Kneecap to play Paris concert in defiance of objections

Irish rap group Kneecap, one of whose members faces a British terror charge for allegedly supporting Hezbollah, are to perform outside Paris on Sunday, despite objections from French Jewish groups and government officials.
The local authorities have also withdrawn their subsidies for the music festival where the trio will play -- the annual Rock en Seine festival, held in the Paris suburb of Saint-Cloud -- after organisers kept the controversial band on the programme for their slot from 1630 GMT.
Strongly backing the Palestinian cause and bitterly criticising Israel, the group from Northern Ireland, which is part of the UK, have turned concerts into political events.

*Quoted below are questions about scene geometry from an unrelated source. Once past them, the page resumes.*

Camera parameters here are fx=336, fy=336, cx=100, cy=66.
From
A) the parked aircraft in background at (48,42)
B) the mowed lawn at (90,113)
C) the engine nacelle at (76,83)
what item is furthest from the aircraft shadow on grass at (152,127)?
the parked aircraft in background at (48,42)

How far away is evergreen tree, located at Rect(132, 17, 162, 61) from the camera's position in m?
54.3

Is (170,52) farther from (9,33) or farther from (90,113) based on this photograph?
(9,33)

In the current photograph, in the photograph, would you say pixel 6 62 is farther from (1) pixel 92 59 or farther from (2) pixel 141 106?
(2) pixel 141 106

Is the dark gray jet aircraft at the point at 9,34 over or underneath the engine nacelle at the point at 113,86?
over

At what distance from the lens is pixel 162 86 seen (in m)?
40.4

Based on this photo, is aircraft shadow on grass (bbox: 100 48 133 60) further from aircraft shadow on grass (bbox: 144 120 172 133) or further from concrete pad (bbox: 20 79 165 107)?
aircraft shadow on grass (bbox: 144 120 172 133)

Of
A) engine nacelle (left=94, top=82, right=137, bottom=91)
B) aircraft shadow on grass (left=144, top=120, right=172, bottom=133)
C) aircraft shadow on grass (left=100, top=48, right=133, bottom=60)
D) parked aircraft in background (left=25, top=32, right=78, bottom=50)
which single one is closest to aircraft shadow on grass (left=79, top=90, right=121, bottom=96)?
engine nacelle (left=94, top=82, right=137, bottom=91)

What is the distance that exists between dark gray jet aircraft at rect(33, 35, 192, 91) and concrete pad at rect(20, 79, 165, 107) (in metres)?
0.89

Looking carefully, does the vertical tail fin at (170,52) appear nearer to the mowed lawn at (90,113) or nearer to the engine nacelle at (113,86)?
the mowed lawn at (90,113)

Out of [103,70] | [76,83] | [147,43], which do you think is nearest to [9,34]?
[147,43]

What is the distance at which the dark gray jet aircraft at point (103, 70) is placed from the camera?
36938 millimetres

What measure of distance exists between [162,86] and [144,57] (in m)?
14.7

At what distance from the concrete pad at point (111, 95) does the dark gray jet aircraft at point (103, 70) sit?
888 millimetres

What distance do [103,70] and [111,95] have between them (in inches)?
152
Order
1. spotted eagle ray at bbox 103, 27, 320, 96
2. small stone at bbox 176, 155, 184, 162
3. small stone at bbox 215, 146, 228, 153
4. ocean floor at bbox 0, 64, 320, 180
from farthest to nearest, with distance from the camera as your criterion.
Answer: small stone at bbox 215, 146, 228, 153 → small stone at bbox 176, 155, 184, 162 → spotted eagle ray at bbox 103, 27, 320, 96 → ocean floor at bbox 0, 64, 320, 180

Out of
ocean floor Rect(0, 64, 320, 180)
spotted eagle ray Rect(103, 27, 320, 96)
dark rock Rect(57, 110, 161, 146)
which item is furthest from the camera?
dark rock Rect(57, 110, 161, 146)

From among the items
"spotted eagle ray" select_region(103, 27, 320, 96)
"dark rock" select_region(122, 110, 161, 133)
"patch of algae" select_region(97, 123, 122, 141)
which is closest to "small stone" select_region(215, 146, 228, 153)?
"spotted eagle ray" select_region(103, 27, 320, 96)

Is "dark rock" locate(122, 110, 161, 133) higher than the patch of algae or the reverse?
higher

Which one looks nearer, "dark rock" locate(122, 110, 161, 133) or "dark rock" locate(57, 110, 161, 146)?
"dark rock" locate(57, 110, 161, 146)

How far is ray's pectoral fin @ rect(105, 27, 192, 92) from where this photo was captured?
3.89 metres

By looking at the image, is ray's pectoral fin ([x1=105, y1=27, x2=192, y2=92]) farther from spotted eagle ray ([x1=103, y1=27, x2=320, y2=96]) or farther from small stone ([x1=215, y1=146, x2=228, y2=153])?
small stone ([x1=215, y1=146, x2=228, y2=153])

Liam O'Hanna, 27, who performs under the stage name Mo Chara, was charged in England in May accused of displaying a flag of the Lebanese militant group Hezbollah during a London concert in November.
They played a closely scrutinised concert at the Glastonbury Festival in June, where Chara declared: "Israel are war criminals."
The group later missed playing at the Sziget Festival in Budapest after being barred from entering the country by the Hungarian authorities, a close ally of Israel.
Kneecap, who also focus on Irish republicanism, are controversial within the UK and Ireland, more than two-and-a-half-decades after the peace agreement that aimed to end the conflict over the status of Northern Ireland.
The group takes its name from the deliberate shooting of the limbs, known as "kneecapping", carried out by Irish Republicans as punishment attacks during the decades of unrest.
- 'Confident' -
"We are confident that the group will perform in the correct manner," Matthieu Ducos, director of Rock en Seine, told AFP ahead of the festival.
The municipality of Saint-Cloud for the first time withdrew its 40,000-euro ($47,000) subsidy from Rock en Seine.
The wider Ile-de-France region that includes Paris also cancelled its funding for the 2025 edition.
However, such moves do not jeopardise the viability of the festival, whose budget was between 16 million and 17 million euros this year.
The group has already played twice in France this summer -- at the Eurockeennes festival in Belfort and the Cabaret Vert in Charleville-Mezieres -- both times without incident.
But the concert comes against a background of concerns about alleged high levels of antisemitism in France in the wake of the October 7, 2023 attack by Palestinian militant group Hamas on Israel and the devastating assault on the Hamas-ruled Gaza Strip that Israel launched in response.
"They are desecrating the memory of the 50 French victims of Hamas on October 7, as well as all the French victims of Hezbollah," said Yonathan Arfi, president of the Representative Council of Jewish Institutions of France (CRIF), calling for the concert to be cancelled.
Interior Minister Bruno Retailleau said vigilance would be required against "any comments of an antisemitic nature, apology for terrorism or incitement to hatred" at the event.